To make CI job creation easier, many options on the CI job page are set to default values that dbt Labs recommends that you use. If you don't want to use the defaults, you can change them.

  1. On your deployment environment page, click Create job > Continuous integration job to create a new CI job.

  2. Options in the Job settings section:

    • Job name — Specify the name for this CI job.
    • Description — Provide a description about the CI job.
    • Environment — By default, this will be set to the environment you created the CI job from. Use the dropdown to change the default setting.
  3. Options in the Git trigger section:

    • Triggered by pull requests — By default, it’s enabled. Every time a developer opens up a pull request or pushes a commit to an existing pull request, this job will get triggered to run.
      • Run on draft pull request — Enable this option if you want to also trigger the job to run every time a developer opens up a draft pull request or pushes a commit to that draft pull request.
  4. Options in the Execution settings section:

    • Commands — By default, this includes the dbt build --select state:modified+ command. This informs dbt Cloud to build only new or changed models and their downstream dependents. Importantly, state comparison can only happen when there is a deferred environment selected to compare state to. Click Add command to add more commands that you want to be invoked when this job runs.

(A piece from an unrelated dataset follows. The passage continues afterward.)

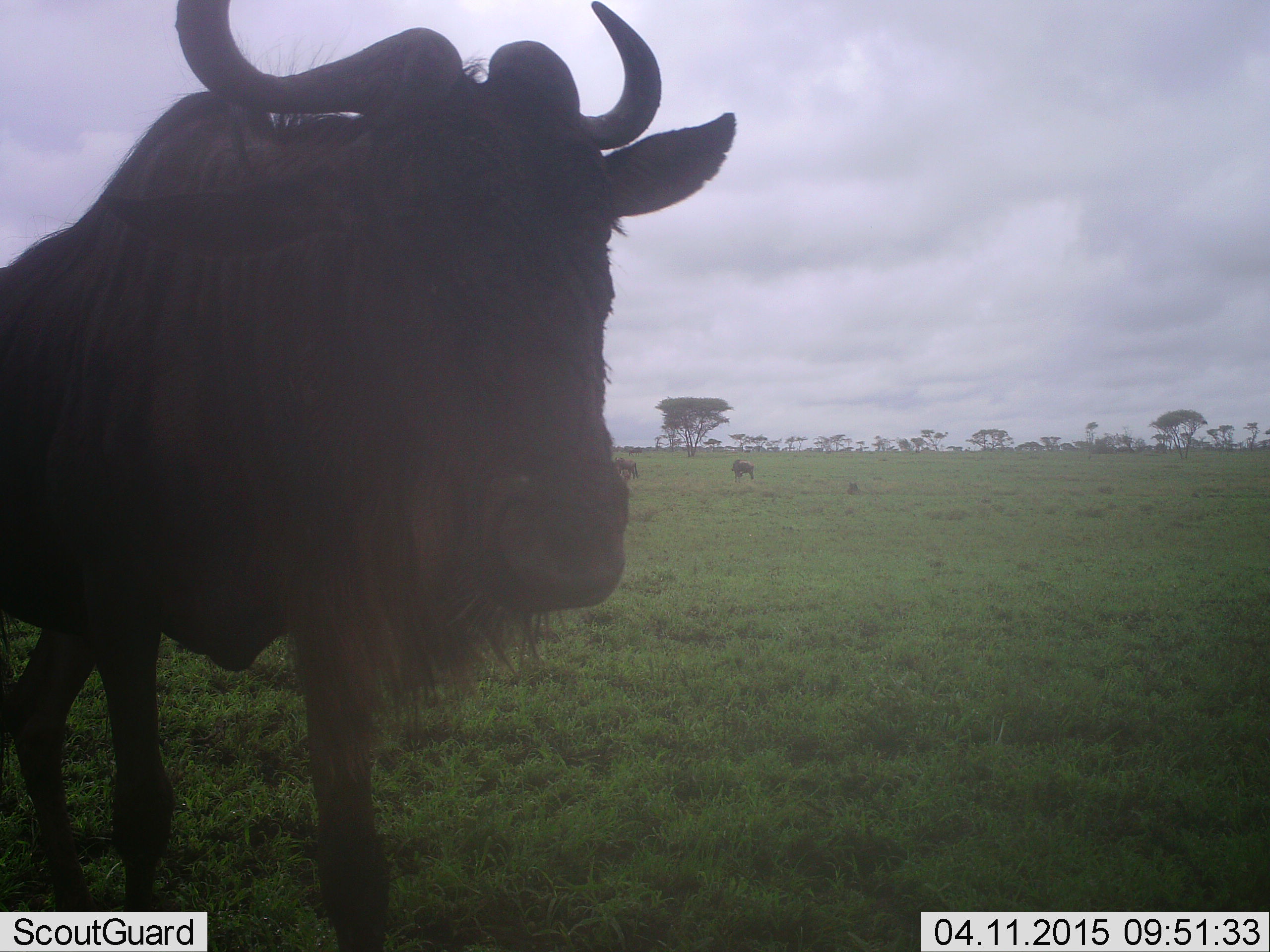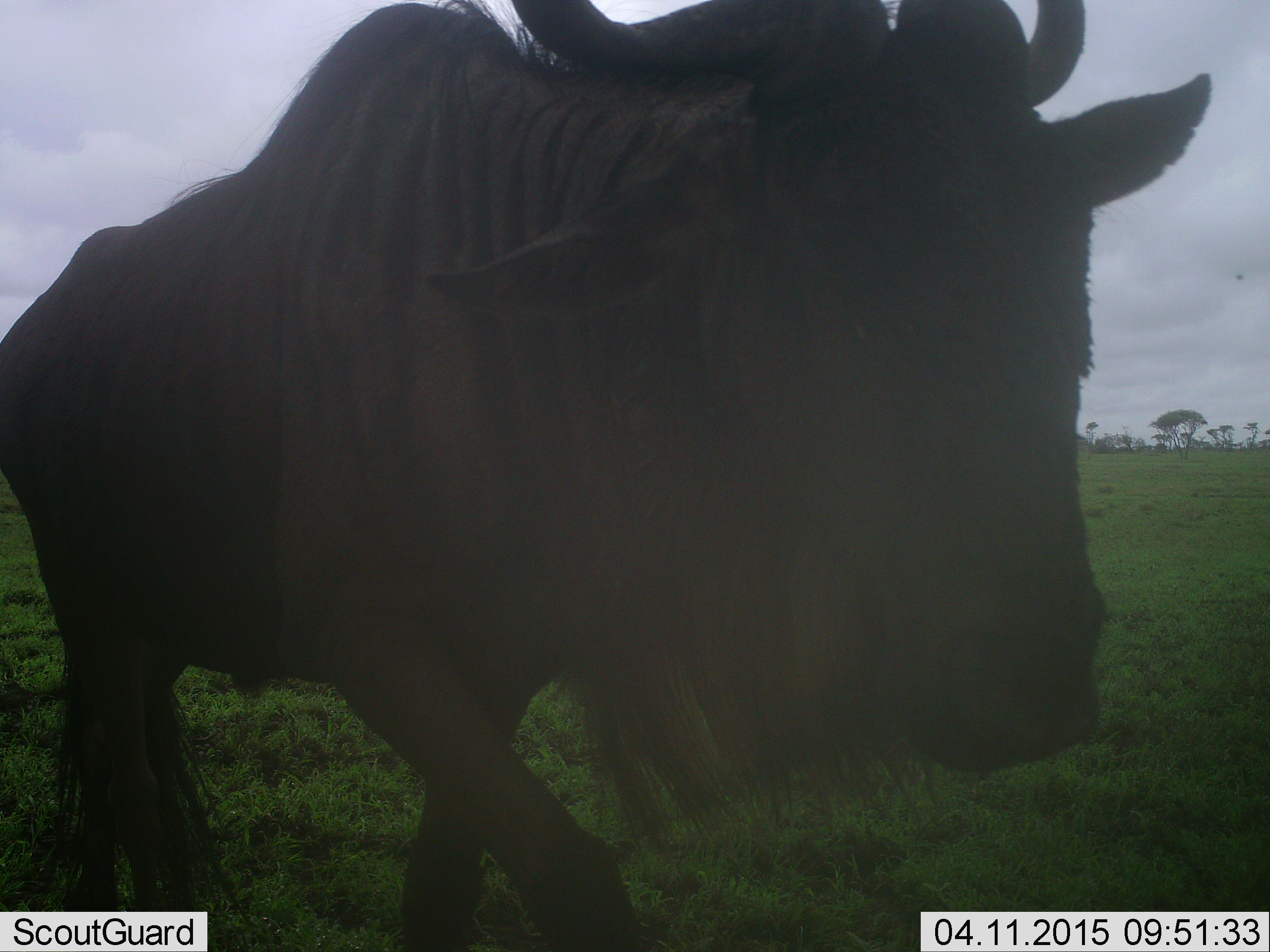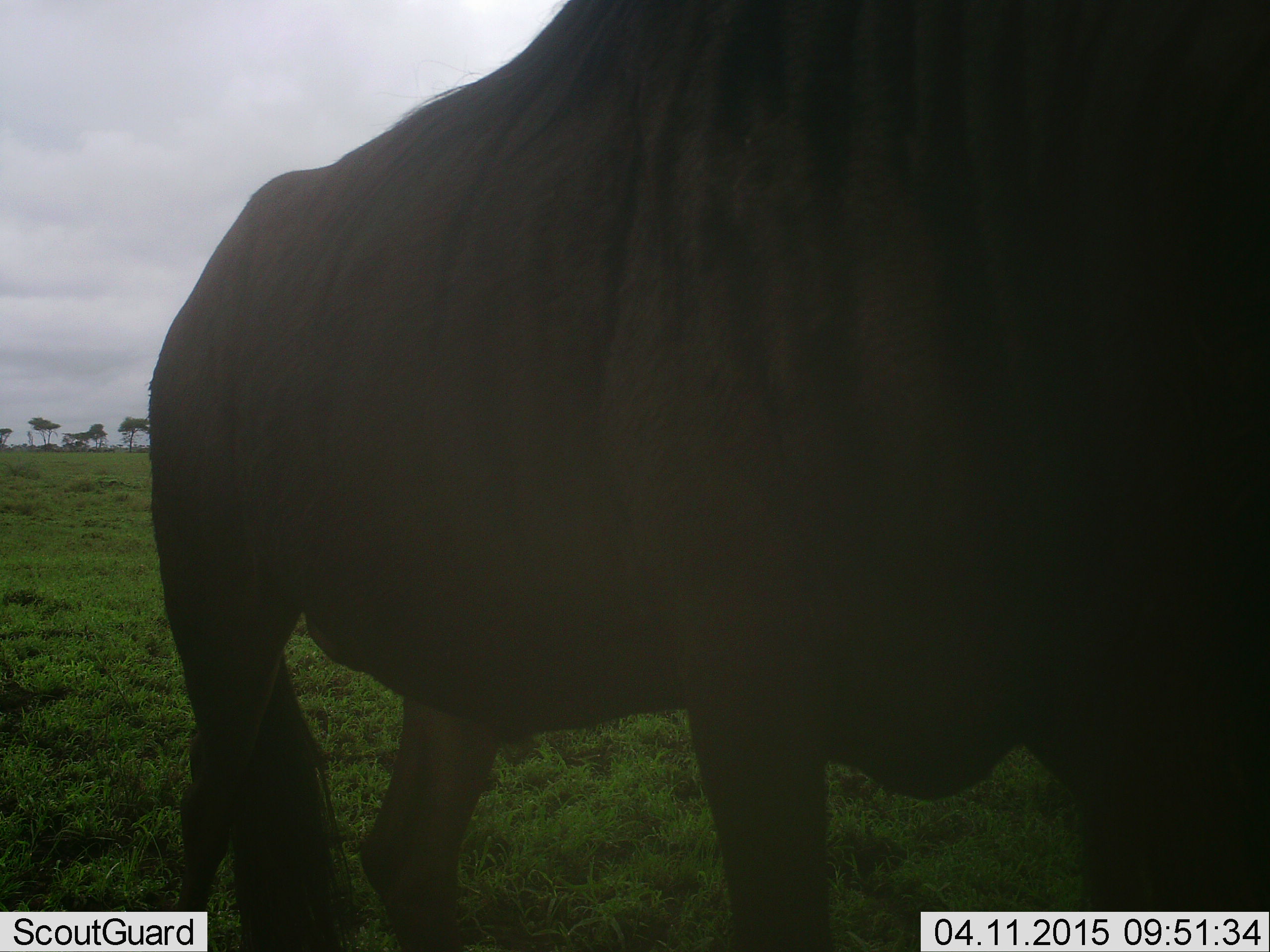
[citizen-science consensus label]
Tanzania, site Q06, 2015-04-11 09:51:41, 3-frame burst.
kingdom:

    • Linting — Enable this option for dbt to lint the SQL files in your project as the first step in dbt run. If this check runs into an error, dbt can either Stop running on error or Continue running on error.

    • dbt compareenterprise — Enable this option to compare the last applied state of the production environment (if one exists) with the latest changes from the pull request, and identify what those differences are. To enable record-level comparison and primary key analysis, you must add a primary key constraint or uniqueness test. Otherwise, you'll receive a "Primary key missing" error message in dbt Cloud.

      To review the comparison report, navigate to the Compare tab in the job run's details. A summary of the report is also available from the pull request in your Git provider (see the CI report example).

      Optimization tip

      When you enable the dbt compare checkbox, you can customize the comparison command to optimize your CI job. For example, if you have large models that take a long time to compare, you can exclude them to speed up the process using the --exclude flag. Refer to compare changes custom commands for more details.

      Additionally, if you set event_time in your models/seeds/snapshots/sources, it allows you to compare matching date ranges between tables by filtering to overlapping date ranges. This is useful for faster CI workflow or custom sampling set ups.

    • Compare changes against an environment (Deferral) — By default, it’s set to the Production environment if you created one. This option allows dbt Cloud to check the state of the code in the PR against the code running in the deferred environment, so as to only check the modified code, instead of building the full table or the entire DAG.

      info

      Older versions of dbt Cloud only allow you to defer to a specific job instead of an environment. Deferral to a job compares state against the project code that was run in the deferred job's last successful run. Deferral to an environment is more efficient as dbt Cloud will compare against the project representation (which is stored in the manifest.json) of the last successful deploy job run that executed in the deferred environment. By considering all deploy jobs that run in the deferred environment, dbt Cloud will get a more accurate, latest project representation state.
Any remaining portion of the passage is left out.